NSW Labor leader Michael Daley has only been in the top job for four months but after Saturday's poor showing his days could well be numbered.

He insisted on Sunday he'd remain as leader, noting Labor wasn't the only party to experience a dent in its primary vote.

"On primary votes we all went backwards, there's a deep cynicism in the electorate and that concerns me," Mr Daley told reporters.

"(The coalition) tripped over the line, I don't think they can say they had a great campaign or a great story to tell."

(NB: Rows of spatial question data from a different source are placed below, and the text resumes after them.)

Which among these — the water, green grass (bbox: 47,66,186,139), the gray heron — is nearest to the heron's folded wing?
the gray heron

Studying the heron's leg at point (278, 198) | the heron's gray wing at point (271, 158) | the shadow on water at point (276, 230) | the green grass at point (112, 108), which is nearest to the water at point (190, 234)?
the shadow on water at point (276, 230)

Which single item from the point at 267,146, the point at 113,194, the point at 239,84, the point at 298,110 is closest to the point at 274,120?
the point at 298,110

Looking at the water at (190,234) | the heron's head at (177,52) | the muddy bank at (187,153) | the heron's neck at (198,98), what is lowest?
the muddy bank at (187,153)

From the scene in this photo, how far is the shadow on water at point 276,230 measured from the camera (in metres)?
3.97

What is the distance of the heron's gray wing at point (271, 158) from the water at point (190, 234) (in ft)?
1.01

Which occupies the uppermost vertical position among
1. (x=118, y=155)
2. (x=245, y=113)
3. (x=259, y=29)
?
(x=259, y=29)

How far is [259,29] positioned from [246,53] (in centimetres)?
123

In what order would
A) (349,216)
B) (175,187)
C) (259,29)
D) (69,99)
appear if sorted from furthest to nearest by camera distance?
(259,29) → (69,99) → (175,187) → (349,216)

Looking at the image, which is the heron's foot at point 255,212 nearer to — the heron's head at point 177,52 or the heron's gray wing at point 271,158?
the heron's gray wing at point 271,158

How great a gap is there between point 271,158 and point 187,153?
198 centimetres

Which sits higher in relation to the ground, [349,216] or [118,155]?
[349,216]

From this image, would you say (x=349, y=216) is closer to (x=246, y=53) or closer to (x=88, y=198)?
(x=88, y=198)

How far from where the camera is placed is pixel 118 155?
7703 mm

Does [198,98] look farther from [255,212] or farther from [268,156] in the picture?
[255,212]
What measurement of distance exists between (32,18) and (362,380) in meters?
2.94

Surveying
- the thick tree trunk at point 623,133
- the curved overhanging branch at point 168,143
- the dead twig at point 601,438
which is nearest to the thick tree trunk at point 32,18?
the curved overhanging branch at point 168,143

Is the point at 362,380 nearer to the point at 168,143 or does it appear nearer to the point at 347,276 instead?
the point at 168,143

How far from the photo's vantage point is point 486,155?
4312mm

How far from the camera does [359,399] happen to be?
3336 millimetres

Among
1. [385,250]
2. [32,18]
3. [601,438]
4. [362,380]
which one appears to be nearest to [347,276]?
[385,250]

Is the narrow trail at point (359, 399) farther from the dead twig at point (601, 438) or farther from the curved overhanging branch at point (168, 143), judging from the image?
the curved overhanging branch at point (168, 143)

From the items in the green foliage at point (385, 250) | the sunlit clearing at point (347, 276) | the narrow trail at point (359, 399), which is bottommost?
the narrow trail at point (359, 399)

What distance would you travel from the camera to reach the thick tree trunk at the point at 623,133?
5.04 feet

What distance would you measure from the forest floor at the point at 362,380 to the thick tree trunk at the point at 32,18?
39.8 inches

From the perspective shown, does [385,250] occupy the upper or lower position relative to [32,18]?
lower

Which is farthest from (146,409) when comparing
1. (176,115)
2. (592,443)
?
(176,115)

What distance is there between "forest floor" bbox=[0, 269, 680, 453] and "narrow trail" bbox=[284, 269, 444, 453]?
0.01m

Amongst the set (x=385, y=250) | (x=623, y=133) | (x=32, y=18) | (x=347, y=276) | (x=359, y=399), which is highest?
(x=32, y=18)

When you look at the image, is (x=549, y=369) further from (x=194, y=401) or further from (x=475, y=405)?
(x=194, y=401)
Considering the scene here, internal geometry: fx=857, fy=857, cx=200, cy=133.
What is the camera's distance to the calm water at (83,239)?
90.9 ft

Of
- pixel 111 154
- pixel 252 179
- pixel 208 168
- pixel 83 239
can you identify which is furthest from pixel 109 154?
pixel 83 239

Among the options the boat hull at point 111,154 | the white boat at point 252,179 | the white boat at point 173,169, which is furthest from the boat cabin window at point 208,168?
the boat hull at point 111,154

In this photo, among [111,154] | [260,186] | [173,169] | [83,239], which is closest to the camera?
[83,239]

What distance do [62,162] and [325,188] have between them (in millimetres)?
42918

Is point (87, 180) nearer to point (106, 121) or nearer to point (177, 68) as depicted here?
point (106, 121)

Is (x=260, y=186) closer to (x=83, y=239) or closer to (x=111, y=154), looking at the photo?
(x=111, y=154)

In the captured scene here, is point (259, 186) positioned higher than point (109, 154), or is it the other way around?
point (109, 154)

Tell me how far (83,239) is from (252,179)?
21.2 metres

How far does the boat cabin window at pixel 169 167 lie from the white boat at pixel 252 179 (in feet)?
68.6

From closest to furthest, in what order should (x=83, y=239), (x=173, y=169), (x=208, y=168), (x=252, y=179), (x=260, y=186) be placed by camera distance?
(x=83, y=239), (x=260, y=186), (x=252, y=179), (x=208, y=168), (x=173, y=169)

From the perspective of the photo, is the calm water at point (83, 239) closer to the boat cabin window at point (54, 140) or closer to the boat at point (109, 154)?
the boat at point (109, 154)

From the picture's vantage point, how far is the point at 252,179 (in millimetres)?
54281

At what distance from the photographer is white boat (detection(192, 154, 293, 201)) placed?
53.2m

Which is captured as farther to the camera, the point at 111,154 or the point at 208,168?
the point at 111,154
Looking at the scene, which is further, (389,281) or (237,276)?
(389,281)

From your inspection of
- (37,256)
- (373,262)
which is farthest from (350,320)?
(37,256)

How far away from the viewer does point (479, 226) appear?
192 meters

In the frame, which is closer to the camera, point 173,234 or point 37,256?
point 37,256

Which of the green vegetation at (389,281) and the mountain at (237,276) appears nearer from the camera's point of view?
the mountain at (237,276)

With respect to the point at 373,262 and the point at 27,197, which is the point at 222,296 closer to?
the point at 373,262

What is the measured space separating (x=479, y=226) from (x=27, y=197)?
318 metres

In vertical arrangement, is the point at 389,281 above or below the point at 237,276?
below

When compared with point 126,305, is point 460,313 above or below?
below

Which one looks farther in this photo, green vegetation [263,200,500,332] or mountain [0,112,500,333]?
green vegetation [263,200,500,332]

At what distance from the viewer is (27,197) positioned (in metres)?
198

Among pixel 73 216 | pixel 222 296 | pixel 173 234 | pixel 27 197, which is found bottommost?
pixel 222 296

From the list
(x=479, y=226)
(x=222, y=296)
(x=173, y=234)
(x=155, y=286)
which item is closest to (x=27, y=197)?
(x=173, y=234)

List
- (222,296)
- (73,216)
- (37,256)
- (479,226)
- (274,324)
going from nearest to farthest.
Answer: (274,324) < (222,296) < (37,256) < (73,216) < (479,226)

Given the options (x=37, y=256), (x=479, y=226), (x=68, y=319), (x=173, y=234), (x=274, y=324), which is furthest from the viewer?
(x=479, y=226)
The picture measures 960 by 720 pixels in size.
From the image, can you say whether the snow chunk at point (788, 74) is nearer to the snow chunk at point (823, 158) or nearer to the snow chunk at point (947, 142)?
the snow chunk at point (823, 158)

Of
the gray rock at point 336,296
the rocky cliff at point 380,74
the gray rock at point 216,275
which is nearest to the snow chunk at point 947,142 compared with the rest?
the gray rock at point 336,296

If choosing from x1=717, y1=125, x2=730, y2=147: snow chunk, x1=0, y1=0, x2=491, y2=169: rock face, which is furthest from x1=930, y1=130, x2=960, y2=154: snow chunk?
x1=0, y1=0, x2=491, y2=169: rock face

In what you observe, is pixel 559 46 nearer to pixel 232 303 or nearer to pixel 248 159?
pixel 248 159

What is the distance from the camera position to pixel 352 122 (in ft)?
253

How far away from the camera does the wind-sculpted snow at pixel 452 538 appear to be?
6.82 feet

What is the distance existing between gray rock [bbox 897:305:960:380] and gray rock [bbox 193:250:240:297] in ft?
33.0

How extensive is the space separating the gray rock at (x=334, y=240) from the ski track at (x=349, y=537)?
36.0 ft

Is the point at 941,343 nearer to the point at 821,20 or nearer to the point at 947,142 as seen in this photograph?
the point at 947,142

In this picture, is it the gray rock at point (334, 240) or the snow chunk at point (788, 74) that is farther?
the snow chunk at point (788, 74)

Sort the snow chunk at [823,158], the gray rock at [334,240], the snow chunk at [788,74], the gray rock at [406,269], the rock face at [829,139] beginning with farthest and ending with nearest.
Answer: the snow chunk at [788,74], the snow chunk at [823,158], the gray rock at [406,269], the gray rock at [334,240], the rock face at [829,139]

Labor frontbencher Jodi McKay - a potential leadership contender along with Chris Minns - backed Mr Daley to stay in the top job on Saturday night before adding: "In saying that, last week we had a bad week."

There's been a statewide one per cent swing against Labor. The Liberals slid 2.4 per cent, the Nationals declined 0.9 per cent and the Greens slipped one per cent too.

 

Michael Daley’s days as NSW Labor leader could be numbered. Picture: Jonathan Ng
Michael Daley’s days as NSW Labor leader could be numbered. Picture: Jonathan Ng

 

Ms Berejiklian on Saturday became the first woman to be popularly elected premier of NSW and she'll lead the coalition into a third straight term for the first time in 50-odd years.

She told the party faithful on Saturday night she was incredibly proud of NSW where "someone with a long surname - and a woman - can be the premier". Labor has won 35 seats so far with the Greens retaining three and the Shooters, Fishers and Farmers Party securing at least two.

Liberals hope the result is an indication NSW voters won't punish the prime minister and the party for the 2018 chaos in Canberra when they cast their ballots in May's federal election.

"How good is Gladys Berejiklian and how good is the Liberal Party here in NSW," Mr Morrison told supporters ahead of the Premier's victory speech.